Exercise →
Render everything from the first of the lines below down through the one containing "65L114 75V78H141L150 72L154", inclusive, as a JSON list of strings with one string per line, skipping blank lines.
**** Records for processing ****
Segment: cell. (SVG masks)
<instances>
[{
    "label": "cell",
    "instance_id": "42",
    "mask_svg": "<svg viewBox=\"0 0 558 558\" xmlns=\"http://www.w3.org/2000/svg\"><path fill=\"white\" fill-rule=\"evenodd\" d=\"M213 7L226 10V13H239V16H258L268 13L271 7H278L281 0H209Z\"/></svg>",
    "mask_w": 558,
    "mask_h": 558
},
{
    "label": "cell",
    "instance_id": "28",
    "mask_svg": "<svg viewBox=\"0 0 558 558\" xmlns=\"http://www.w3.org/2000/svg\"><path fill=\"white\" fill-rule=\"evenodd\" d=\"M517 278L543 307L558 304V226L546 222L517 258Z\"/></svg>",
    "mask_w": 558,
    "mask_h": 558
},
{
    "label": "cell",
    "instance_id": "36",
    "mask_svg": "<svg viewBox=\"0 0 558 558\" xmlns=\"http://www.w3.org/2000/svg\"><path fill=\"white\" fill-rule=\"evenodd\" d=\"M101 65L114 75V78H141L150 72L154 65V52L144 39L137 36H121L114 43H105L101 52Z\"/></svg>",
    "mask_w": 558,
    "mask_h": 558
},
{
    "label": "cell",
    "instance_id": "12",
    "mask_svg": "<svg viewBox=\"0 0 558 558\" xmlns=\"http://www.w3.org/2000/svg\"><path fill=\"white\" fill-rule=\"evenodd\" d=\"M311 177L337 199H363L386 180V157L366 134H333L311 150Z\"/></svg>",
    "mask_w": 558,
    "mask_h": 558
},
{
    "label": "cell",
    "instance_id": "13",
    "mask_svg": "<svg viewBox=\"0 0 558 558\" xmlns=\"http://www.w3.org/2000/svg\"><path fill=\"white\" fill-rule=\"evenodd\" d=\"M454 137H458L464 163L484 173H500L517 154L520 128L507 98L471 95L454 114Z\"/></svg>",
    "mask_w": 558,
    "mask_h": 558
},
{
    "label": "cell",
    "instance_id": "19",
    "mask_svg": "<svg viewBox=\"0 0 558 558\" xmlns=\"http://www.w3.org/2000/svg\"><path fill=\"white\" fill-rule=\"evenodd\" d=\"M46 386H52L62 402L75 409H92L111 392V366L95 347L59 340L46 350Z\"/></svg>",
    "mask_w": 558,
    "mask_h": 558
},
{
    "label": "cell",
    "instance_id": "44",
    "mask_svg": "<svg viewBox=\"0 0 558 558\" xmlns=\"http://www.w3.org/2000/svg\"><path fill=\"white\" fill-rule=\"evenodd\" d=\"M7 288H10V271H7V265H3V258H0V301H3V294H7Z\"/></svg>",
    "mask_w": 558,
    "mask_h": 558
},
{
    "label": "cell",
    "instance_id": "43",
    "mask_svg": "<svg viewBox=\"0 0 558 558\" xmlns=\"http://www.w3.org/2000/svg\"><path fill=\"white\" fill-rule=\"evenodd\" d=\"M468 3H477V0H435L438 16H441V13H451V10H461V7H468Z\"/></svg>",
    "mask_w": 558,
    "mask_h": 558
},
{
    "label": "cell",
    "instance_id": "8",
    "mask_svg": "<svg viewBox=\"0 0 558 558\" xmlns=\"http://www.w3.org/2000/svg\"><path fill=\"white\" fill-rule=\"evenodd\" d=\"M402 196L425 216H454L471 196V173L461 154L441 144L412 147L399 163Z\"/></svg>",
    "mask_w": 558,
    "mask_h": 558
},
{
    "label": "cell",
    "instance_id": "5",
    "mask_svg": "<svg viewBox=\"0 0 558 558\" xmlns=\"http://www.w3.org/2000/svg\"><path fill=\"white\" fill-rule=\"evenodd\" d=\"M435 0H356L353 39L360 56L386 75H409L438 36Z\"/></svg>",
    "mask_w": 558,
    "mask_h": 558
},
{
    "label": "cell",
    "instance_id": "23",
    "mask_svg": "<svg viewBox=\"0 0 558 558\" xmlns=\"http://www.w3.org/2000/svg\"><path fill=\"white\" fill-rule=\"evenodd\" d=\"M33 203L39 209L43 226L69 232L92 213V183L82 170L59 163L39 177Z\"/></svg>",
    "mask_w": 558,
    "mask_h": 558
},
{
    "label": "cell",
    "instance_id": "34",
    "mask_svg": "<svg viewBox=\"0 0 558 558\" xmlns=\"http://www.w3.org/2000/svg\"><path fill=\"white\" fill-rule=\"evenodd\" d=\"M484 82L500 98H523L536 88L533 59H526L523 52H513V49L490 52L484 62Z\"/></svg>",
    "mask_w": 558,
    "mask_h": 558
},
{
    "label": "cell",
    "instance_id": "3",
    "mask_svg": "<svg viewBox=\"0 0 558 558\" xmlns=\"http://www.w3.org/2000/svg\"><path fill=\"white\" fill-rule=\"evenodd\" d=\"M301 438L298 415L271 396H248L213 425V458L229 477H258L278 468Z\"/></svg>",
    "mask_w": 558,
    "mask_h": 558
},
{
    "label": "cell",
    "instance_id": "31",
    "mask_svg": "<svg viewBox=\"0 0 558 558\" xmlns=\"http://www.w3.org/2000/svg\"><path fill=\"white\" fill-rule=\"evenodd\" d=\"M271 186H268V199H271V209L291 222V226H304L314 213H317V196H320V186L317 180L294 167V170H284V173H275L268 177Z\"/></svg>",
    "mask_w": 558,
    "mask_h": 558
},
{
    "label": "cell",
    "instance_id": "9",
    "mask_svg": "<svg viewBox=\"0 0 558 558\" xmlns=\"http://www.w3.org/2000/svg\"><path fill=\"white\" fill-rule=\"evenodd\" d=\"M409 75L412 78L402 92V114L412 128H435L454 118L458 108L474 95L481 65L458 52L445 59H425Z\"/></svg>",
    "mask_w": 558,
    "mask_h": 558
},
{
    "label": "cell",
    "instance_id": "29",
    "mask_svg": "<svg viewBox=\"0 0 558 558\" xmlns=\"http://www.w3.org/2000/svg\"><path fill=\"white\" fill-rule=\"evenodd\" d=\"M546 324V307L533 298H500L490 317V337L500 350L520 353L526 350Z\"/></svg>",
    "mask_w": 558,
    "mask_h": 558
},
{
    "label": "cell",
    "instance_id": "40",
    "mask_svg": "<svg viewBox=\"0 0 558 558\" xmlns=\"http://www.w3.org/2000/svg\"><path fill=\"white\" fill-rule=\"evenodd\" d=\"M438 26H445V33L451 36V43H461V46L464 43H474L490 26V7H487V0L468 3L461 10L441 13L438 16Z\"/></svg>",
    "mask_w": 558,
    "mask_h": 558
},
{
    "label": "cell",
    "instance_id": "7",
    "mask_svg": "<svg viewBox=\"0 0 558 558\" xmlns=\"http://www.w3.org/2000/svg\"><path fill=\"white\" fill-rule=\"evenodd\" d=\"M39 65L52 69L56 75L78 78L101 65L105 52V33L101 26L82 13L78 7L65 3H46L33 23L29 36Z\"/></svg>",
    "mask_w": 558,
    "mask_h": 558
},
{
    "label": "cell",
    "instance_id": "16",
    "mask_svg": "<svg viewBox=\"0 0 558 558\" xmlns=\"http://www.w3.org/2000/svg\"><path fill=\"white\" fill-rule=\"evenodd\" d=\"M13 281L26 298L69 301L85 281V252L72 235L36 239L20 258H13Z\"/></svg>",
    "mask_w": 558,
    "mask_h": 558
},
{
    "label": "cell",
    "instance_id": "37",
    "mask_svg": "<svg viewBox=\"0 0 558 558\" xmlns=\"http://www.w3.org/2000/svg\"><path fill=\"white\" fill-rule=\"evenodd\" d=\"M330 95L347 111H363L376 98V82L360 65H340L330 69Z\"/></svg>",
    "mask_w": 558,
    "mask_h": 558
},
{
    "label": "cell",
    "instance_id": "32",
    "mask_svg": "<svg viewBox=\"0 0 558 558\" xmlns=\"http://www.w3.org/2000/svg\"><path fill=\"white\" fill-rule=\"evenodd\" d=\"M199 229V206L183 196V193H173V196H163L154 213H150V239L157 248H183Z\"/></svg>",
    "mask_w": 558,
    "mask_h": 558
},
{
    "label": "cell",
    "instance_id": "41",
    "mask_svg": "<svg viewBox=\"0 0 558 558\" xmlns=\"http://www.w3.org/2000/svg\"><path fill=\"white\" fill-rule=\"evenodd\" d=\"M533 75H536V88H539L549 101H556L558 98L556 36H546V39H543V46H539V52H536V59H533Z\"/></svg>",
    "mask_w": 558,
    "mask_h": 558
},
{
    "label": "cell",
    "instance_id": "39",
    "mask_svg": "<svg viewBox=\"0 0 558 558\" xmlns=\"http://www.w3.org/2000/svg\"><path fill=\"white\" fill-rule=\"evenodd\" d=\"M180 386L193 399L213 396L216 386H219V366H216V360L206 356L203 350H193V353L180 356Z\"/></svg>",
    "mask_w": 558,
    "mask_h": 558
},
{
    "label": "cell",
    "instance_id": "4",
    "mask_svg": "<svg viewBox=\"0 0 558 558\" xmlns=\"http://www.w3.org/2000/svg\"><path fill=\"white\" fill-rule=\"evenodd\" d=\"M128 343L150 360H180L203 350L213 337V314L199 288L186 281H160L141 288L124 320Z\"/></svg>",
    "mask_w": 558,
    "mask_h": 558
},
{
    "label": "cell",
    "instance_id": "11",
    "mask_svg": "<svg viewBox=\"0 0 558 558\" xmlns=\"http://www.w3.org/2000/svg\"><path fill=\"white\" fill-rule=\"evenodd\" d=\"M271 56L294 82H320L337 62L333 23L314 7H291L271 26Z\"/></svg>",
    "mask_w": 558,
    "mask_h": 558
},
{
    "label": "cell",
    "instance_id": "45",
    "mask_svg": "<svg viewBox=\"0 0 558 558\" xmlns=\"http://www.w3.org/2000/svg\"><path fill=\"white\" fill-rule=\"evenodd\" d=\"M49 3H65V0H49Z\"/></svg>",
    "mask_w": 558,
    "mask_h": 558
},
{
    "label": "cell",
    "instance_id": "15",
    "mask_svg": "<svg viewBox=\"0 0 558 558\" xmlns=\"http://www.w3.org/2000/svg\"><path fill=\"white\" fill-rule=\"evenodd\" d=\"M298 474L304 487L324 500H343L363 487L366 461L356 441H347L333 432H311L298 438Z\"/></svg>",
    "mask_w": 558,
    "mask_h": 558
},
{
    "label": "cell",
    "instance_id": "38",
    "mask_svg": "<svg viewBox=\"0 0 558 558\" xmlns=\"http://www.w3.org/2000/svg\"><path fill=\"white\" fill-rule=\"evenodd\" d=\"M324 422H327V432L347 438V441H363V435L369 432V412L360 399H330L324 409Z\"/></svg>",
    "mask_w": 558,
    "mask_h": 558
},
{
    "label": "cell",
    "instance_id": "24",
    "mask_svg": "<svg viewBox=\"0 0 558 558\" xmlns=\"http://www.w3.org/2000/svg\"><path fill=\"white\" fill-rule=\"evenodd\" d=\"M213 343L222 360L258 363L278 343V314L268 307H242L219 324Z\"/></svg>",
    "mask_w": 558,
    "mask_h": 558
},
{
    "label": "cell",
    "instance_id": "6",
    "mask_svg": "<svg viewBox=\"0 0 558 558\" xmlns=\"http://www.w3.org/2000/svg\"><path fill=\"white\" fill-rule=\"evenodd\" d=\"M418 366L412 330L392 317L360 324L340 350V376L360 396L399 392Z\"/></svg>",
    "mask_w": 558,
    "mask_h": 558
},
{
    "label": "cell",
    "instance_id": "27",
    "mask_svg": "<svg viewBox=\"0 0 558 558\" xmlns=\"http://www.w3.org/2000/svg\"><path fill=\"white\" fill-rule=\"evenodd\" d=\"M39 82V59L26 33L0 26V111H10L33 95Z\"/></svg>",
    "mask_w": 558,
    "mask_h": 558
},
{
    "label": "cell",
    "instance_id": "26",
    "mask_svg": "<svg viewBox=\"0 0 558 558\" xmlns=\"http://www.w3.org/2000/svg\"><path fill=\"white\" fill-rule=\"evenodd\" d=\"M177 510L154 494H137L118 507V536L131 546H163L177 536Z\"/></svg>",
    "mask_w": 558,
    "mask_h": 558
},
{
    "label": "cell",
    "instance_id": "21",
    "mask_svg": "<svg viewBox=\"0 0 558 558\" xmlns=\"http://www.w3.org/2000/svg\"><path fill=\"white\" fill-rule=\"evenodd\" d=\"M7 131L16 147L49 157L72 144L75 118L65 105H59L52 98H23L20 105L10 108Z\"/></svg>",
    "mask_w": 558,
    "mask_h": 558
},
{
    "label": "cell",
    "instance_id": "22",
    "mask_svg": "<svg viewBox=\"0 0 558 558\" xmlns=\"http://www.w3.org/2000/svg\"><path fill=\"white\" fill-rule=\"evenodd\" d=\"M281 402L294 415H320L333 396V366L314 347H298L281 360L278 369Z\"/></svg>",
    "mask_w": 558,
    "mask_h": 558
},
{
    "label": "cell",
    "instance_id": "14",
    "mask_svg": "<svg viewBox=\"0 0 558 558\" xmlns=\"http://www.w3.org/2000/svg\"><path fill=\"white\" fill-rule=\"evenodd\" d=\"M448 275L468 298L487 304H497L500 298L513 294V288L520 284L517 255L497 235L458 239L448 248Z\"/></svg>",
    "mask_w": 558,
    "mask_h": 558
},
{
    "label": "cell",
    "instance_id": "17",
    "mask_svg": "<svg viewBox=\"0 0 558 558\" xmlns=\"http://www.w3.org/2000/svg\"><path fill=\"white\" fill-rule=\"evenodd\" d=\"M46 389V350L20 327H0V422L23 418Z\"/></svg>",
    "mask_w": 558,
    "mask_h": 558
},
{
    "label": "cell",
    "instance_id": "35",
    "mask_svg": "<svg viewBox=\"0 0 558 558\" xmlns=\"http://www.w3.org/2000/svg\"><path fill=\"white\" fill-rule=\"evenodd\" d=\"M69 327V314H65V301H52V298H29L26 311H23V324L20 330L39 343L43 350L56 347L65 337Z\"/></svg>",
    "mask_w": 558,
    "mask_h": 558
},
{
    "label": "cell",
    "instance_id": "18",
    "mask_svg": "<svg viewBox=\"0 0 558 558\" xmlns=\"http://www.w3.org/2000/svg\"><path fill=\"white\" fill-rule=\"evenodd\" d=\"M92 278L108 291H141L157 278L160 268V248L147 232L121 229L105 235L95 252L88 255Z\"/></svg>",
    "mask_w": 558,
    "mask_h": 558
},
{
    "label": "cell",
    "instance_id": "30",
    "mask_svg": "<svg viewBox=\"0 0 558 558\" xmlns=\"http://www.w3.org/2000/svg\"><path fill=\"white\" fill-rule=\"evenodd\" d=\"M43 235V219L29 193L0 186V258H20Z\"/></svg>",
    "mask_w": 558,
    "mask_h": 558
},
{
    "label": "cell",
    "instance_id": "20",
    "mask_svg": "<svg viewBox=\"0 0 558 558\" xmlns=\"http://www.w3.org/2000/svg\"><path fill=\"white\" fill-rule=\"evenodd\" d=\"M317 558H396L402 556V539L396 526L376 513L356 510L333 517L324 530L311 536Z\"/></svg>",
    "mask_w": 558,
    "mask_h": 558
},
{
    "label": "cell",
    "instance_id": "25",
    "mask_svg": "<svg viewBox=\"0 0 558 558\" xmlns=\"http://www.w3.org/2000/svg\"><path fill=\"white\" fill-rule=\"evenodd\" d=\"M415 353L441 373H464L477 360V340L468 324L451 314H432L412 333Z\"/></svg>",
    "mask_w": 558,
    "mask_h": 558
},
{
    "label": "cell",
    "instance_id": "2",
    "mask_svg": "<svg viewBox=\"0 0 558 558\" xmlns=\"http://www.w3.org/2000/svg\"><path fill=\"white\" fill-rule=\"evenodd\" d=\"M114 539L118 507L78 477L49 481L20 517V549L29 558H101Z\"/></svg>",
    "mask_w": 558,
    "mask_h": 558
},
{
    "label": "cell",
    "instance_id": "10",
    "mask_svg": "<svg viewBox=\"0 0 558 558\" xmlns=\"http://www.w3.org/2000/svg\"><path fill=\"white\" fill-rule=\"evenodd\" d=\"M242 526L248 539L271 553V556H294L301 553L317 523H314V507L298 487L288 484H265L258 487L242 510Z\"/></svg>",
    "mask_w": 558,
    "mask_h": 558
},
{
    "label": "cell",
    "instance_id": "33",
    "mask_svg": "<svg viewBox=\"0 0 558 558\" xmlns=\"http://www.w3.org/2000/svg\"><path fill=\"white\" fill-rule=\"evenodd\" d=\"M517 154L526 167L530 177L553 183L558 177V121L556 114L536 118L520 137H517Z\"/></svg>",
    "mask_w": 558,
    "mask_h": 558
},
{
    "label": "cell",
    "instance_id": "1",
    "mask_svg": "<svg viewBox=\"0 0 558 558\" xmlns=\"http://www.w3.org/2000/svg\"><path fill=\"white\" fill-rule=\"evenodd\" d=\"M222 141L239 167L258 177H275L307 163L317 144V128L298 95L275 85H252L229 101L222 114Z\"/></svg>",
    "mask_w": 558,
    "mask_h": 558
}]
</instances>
****
The result →
[
  "Segment: cell. (SVG masks)",
  "<instances>",
  "[{",
  "    \"label\": \"cell\",",
  "    \"instance_id\": \"42\",",
  "    \"mask_svg\": \"<svg viewBox=\\\"0 0 558 558\\\" xmlns=\\\"http://www.w3.org/2000/svg\\\"><path fill=\\\"white\\\" fill-rule=\\\"evenodd\\\" d=\\\"M213 7L226 10V13H239V16H258L268 13L271 7H278L281 0H209Z\\\"/></svg>\",",
  "    \"mask_w\": 558,",
  "    \"mask_h\": 558",
  "},",
  "{",
  "    \"label\": \"cell\",",
  "    \"instance_id\": \"28\",",
  "    \"mask_svg\": \"<svg viewBox=\\\"0 0 558 558\\\" xmlns=\\\"http://www.w3.org/2000/svg\\\"><path fill=\\\"white\\\" fill-rule=\\\"evenodd\\\" d=\\\"M517 278L543 307L558 304V226L546 222L517 258Z\\\"/></svg>\",",
  "    \"mask_w\": 558,",
  "    \"mask_h\": 558",
  "},",
  "{",
  "    \"label\": \"cell\",",
  "    \"instance_id\": \"36\",",
  "    \"mask_svg\": \"<svg viewBox=\\\"0 0 558 558\\\" xmlns=\\\"http://www.w3.org/2000/svg\\\"><path fill=\\\"white\\\" fill-rule=\\\"evenodd\\\" d=\\\"M101 65L114 75V78H141L150 72L154 65V52L144 39L137 36H121L114 43H105L101 52Z\\\"/></svg>\","
]